I went on to use Snobol 4 as my tool for writing GLPs (Grungy Little Programs) and some larger projects as well. My personal favourite was YAMP which stood for Yet Another Marks Program. YAMP came into existence very quickly for a simple reason: I was the head lecturer for a 300 student course and when I tried to enter the marks for the first two or so assignments into the "approved" marks program, the "approved" program collapsed. It was simply not up to the task.

So here it was, about five weeks into a twelve week term and I had three hundred students and the instructors in the other sections asking me when I was going to make any interim marks available (spreadsheets hadn't been invented yet). Well . . . to make a long story short, two weeks later I had a marks program called YAMP that did the key parts of what I wanted it to do and by the end of the term, it did everything that I needed it to do. It wasn't a pretty sight (sadly, few Snobol programs are) but it did what it needed to do well and it was customizable in all sorts of ways (it even had a fairly elaborate report-writer). Truth be told, YAMP was a 7,000 line GLP (see above).

Word got around and it wasn't too long before it seemed like most of the department was using YAMP (this is when I learned the simple yet sobering fact that what is important is how a system behaves as practically nobody looks at it closely enough to ever understand or appreciate how it works or what sorts of risks they're taking relying on the system - sigh!). YAMP's origins, carefully kept secret by me for the last twenty years and being revealed here in public for the first time, started to cause me a lot of grief. There were subtle bugs in YAMP which were hard to find (YAMP probably used every Snobol 4 feature ever documented and accidentally used a few which weren't documented). In addition, it needed new features and some of these features really required pretty major structural changes to the program.

In the end, I managed to keep YAMP running for a few years. It finally died a gentle death after I left the University (there was nobody in the department who knew Snobol well enough to maintain it, a fact which is more of a condemnation of me and YAMP than of anyone in the department!).

Snobol 4 (and it's cousin Spitbol) and I parted company in the mid-1980s when I left the University. By this time, I'd written around 200,000 lines of Snobol and/or Spitbol and can claim to have become fairly proficient in it. There may be better languages available today for the tasks that I used Snobol for back then but the delta between them and Snobol 4 isn't as large as might appear at first glance! In fact, some of the new kids on the block seem to be actually starting to catch up! (grin)

The standard reference for Snobol 4 is

The Snobol 4 Programming Language second edition; by Griswold, R. E., Poage, J. F., and Polonsky; Copyright © 1971, 1968 Bell Telephone Laboratories, Incorporated; published by Prentice-Hall Inc.
Unfortunately, it has been out-of-print for at least twenty years and there is zero chance that you'll ever talk anyone into lending you their copy!

P.S. I've still got one tool that I use at least a few times a day which is partially written in Snobol 4.

[Items from a data source]
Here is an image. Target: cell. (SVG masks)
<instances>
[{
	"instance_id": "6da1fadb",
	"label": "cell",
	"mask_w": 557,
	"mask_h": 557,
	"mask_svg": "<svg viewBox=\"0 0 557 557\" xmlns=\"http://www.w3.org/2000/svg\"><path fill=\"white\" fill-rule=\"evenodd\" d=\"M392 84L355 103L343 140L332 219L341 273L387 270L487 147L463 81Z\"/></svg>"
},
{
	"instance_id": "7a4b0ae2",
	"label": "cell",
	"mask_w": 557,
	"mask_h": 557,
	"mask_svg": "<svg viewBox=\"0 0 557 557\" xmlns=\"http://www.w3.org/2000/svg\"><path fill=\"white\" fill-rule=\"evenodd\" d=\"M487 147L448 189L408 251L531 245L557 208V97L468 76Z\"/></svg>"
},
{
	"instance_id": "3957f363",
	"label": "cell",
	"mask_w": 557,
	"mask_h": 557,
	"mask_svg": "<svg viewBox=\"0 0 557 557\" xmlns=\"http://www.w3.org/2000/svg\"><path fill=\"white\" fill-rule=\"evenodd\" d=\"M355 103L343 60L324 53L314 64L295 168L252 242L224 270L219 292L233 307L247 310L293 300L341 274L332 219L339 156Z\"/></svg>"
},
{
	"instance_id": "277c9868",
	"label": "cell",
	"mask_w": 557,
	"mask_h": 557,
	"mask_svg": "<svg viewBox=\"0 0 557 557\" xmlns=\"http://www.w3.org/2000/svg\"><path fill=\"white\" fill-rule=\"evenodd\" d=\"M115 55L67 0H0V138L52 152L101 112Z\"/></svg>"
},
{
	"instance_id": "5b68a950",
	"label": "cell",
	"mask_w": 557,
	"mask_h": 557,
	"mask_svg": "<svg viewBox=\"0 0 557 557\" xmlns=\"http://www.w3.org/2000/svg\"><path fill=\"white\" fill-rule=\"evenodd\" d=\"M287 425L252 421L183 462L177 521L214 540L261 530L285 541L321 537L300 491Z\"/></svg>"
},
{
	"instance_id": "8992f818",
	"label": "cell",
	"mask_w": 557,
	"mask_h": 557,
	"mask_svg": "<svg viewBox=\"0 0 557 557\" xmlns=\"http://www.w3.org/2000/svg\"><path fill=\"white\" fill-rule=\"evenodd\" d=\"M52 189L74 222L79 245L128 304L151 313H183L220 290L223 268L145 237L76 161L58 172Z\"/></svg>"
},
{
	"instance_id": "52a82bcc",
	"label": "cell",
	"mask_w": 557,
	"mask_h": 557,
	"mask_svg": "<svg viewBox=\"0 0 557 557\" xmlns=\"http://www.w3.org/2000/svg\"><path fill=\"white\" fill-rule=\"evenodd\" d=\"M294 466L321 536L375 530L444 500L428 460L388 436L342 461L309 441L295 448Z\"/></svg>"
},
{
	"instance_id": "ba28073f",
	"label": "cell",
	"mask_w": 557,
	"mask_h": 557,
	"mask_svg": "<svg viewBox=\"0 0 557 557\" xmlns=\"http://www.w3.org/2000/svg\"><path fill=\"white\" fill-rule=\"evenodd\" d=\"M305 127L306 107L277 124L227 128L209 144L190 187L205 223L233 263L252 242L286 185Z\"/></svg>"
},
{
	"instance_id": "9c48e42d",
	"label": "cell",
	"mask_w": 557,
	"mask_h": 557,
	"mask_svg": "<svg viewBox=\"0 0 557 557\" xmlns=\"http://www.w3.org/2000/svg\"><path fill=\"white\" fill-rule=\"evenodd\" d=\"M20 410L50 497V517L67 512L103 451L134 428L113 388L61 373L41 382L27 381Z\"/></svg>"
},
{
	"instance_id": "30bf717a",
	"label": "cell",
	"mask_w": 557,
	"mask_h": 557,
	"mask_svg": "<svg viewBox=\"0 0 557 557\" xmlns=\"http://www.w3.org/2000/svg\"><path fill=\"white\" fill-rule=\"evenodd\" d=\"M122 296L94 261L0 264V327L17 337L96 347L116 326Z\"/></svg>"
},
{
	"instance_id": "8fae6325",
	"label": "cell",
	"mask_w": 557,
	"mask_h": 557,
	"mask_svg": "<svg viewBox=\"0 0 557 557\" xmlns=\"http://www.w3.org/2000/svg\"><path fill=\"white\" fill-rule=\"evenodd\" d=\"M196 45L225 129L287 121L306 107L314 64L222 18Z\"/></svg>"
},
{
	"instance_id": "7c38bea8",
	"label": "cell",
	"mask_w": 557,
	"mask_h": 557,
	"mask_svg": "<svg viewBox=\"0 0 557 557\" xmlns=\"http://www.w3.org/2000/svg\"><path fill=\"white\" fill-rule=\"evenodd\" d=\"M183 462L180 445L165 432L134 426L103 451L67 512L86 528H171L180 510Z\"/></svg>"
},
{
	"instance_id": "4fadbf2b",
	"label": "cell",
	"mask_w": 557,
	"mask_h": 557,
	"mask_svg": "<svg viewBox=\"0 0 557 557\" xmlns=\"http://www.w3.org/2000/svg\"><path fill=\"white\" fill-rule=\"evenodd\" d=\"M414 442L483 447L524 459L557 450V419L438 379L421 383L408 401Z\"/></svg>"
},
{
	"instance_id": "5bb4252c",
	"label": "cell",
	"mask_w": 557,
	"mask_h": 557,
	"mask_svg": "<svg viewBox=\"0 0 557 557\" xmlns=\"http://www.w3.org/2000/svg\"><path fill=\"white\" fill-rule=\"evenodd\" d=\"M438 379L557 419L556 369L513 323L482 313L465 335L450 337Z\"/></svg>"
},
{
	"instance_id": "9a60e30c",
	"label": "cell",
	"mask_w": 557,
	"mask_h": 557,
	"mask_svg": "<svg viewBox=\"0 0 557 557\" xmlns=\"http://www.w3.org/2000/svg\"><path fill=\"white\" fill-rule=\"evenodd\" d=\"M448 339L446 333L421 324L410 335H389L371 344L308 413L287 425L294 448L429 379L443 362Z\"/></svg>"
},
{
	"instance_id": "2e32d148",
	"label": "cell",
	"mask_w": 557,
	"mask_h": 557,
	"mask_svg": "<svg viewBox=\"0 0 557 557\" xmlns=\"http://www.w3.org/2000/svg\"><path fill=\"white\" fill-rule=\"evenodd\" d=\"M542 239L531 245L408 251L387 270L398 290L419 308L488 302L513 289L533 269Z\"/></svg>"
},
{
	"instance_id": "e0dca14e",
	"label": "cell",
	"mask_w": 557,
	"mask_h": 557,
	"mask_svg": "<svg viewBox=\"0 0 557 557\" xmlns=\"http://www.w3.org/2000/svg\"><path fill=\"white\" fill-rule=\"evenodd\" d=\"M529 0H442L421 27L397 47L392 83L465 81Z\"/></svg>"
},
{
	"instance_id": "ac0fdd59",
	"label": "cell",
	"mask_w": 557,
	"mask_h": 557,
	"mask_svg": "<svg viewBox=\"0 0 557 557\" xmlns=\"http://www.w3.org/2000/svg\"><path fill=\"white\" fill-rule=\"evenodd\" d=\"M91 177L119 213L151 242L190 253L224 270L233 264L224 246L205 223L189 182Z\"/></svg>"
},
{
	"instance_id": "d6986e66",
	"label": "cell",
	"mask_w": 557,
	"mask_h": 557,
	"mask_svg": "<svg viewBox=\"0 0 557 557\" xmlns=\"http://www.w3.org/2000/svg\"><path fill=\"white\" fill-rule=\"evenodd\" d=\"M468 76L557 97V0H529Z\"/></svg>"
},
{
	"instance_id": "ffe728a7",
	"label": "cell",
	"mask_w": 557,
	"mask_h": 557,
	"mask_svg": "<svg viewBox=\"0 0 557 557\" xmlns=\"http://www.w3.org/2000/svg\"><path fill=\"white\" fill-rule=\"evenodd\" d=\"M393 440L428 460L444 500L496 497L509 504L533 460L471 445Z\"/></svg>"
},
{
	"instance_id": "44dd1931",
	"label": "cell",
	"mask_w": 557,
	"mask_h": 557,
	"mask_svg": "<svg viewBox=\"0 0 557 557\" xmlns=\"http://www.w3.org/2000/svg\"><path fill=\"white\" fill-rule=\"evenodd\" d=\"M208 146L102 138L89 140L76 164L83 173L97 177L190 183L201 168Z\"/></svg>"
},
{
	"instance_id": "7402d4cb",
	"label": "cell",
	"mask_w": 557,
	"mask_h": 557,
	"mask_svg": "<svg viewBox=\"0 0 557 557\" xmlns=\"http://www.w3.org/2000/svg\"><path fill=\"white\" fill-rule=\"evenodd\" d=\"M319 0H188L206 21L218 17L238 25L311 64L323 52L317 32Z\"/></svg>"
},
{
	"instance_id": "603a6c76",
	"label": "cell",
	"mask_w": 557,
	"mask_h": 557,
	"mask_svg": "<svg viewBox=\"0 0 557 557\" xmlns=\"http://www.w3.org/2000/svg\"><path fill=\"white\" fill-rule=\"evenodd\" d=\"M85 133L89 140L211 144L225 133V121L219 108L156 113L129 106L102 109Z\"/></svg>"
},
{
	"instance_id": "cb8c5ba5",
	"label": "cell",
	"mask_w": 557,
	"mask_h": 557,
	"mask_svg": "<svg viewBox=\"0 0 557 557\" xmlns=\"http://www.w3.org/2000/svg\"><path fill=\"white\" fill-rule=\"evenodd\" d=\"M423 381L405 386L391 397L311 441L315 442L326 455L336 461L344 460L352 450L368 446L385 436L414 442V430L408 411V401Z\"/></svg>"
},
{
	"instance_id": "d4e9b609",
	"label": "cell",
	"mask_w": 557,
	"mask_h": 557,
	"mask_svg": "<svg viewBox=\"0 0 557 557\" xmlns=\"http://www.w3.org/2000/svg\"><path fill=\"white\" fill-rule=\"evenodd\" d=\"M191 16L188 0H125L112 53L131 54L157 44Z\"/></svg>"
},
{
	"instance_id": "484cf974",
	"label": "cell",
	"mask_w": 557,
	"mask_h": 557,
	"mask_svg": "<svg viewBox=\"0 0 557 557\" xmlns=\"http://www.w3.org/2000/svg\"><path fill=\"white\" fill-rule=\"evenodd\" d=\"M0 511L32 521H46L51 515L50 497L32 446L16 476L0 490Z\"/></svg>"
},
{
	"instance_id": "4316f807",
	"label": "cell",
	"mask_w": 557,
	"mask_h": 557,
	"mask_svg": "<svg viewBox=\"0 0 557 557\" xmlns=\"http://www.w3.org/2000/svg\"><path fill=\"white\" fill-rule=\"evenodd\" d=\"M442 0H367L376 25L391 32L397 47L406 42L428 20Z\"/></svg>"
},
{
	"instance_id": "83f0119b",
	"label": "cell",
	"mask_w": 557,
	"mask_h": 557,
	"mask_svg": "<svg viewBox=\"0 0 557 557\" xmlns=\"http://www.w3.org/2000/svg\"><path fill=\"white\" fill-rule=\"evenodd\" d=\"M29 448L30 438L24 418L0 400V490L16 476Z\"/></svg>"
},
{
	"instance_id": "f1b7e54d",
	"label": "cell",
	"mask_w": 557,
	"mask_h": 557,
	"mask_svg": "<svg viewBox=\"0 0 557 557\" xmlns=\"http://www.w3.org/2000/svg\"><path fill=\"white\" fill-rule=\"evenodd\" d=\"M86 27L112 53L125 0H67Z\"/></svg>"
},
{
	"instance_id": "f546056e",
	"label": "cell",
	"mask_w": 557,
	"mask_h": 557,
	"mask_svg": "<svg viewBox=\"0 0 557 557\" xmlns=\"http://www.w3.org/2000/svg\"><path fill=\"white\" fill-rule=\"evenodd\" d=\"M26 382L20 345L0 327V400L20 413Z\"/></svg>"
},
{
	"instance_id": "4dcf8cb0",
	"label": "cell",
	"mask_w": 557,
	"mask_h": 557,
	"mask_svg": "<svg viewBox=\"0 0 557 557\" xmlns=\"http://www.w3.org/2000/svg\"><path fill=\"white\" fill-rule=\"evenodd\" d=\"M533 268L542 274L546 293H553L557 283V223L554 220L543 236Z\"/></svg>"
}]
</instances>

## Instruction
Copy the passage about Snobol 4 from "The Snobol 4" up to and including "you their copy!", word for word. The material has nothing to do with the passage about Snobol 4.

## The output
The Snobol 4 Programming Language second edition; by Griswold, R. E., Poage, J. F., and Polonsky; Copyright © 1971, 1968 Bell Telephone Laboratories, Incorporated; published by Prentice-Hall Inc.
Unfortunately, it has been out-of-print for at least twenty years and there is zero chance that you'll ever talk anyone into lending you their copy!